Let $A$ be a ring and $I_0\supset I_1\supset I_2\supset\ldots$ a decreasing sequence of ideals. Let $R_i=A/I_i$ be the factor ring of $A$ by the ideal $I_i.$ Let $f_i:R_{i+1}\rightarrow R_i$ be the canonical homomorphism. Denote by $R$ the inverse limite of the sequence $(R_i, f_i)$. Suppose that $R$ is a reversible ring, that is, for $a, b\in R$ we have $ab=0\Rightarrow ba=0$. It is true that each ring $R_i$ is also reversible?

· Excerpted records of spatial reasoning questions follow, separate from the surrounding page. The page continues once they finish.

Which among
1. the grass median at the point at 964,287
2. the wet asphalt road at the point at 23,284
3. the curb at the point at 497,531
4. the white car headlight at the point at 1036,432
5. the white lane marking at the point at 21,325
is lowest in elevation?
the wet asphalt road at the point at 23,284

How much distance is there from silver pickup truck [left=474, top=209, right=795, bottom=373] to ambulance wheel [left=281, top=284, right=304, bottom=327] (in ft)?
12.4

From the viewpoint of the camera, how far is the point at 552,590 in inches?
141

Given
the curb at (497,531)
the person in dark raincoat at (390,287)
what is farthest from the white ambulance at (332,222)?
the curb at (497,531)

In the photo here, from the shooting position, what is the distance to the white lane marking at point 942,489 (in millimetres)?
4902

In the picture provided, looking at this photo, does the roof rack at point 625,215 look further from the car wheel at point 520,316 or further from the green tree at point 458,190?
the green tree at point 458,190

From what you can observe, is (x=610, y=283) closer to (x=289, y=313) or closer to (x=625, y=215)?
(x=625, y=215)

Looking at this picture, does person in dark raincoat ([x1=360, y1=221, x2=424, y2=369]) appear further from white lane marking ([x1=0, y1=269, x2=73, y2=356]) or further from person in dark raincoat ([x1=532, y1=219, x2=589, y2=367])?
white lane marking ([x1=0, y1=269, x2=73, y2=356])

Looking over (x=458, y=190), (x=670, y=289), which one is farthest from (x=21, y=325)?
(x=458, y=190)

Following on from Martin Brandenburg's remark, to answer the question in the negative it is enough to find a ring $R$ with no zerodivisors which has a nonreversible ring ($S$, say) as a proper homomorphic image. In a reversible ring, the right annihilator of an element is also its left annihilator, and as such, a twosided ideal. So any simple ring with zero divisors is not reversible. For a concrete example, we can take $R$ to be the universal enveloping algebra of $\mathfrak{sl}_2(\mathbb{C})$ and $S$ the ring of $2 \times 2$ matrices over $\mathbb{C}$. Since $R$ has an irreducible twodimensional module (the natural representation of $\mathfrak{sl}_2$), there is a surjection $R \twoheadrightarrow S$. Then $R$ is a domain, hence reversible, and $S$ is a simple ring with zero divisors, hence nonreversible. Indeed, if $e_{ij} \in S$ are the standard matrix units, then $e_{12}e_{11} = 0$ whilst $e_{11}e_{12} \neq 0$.